Intrigued. I'm a Brit, lived in Brisbane for 18 years. I'm now in NZ and doing a post graduate teacher training course. When I finish, I want to come back to Oz but don't know about teacher registration or jobs. If I work here for 2 years I get reciprocal registration in most Aussie States but don't want to wait too long. It's hard to get teaching jobs here (Christchurch) so it may take way longer than 2 years before I'm fully registered. I want to get back asap but can't go into the outback to work as I have a family! How is it getting a job and teacher registration if I come straight back after qualifying and not wait for registration?

Hope you can help.


----------



## castleofnew (Nov 10, 2008)

Hey,
I'm from the UK and have just got to Melbourne. I began registering 2 weeks ago and they Vic-Ed people told me it would take 4/6 weeks. I'm not too sure if I believe them or not as it takes them ages to answer e-mail and I can never get through on the phone to them either. 

I hand delivered my application and they were a bit funny about my Qualification which is PGCE. I have been teaching in the UK for 3 years too.
They said that they get it (pgce) through quite often which I found really frustrating because if they have recognised it before then surely I don't understand why it can't go on a checklist of UK recognised qualifications. I looked at the DIPed course that is delivered here and it's exactly the same...the only difference is the PGCE has a Newly Qulaified teacher year attached to it when you get your first job. Which involves you being observed by a deputy head once each term to make sure you pass the proffessional standards.
So anyways you don't need to get a WWC here in Victoria as it is covered in your reg I think they are phasing it in and it hasn't quite been introduced here. They also include a police check in your reg. I have been applying for jobs even though i'm not fully registered yet as they are due to start in April which fingers crossed will be when my reg has come through. 
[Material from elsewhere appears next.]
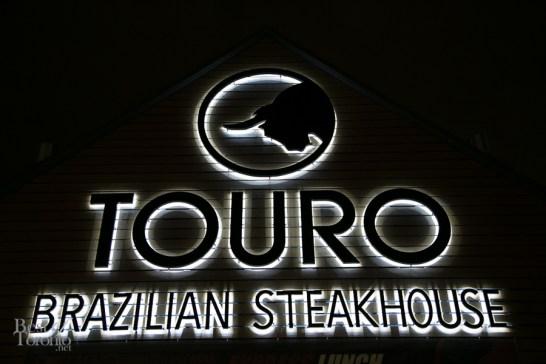 Touro-Brazilian-Steakhouse-BestofToronto-2013-002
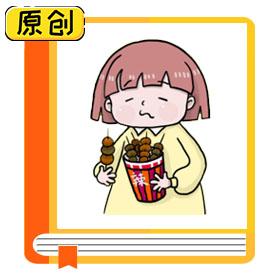 吃饭也能消耗能量——食物热效应 (4)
They don't really make it easy for you and there's a lot of bureaucracy involved and thats not just for me it's for the uni students too. As for the job scenario I can't really comment as have just started applying.


----------



## Chrisinnz (May 8, 2009)

castleofnew said:


> Hey,
> I'm from the UK and have just got to Melbourne. I began registering 2 weeks ago and they Vic-Ed people told me it would take 4/6 weeks. I'm not too sure if I believe them or not as it takes them ages to answer e-mail and I can never get through on the phone to them either.
> 
> I hand delivered my application and they were a bit funny about my Qualification which is PGCE. I have been teaching in the UK for 3 years too.
> ...


Great to hear from you and thanks for all that as it told me a lot. I would really love it if, when you start trying to get jobs, you could let me know how that goes. I've been told that in some states you have to go out into the bush to get your first job if you're a foreign teacher. With a family, I can't do that and so I'm rather worried. Your experiences would be much appreciated.
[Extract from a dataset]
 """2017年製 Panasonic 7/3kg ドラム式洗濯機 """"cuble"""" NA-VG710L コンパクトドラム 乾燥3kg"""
I look forward to hearing from you and good luck with the bureaucracy, etc!

Chris


----------



## xavier493 (Jan 20, 2010)

hi gin 

i too am teacher and looking to move to south perth suburbs have a contact, and job offer there already, what steps will i need to take before and when i get there, can i work straight away if i have a position to fill? would love to really pick your brains about all this if that ok


----------



## Chrisinnz (May 8, 2009)

xavier493 said:


> hi gin
> 
> i too am teacher and looking to move to south perth suburbs have a contact, and job offer there already, what steps will i need to take before and when i get there, can i work straight away if i have a position to fill? would love to really pick your brains about all this if that ok


I'm currently in New Zealand and looking to go back to Australia so still looking at this myself. If you get anywhere, please let me know.

Chris


----------



## kaz101 (Nov 29, 2007)

Chrisinnz said:


> I've been told that in some states you have to go out into the bush to get your first job if you're a foreign teacher. With a family, I can't do that and so I'm rather worried. Your experiences would be much appreciated.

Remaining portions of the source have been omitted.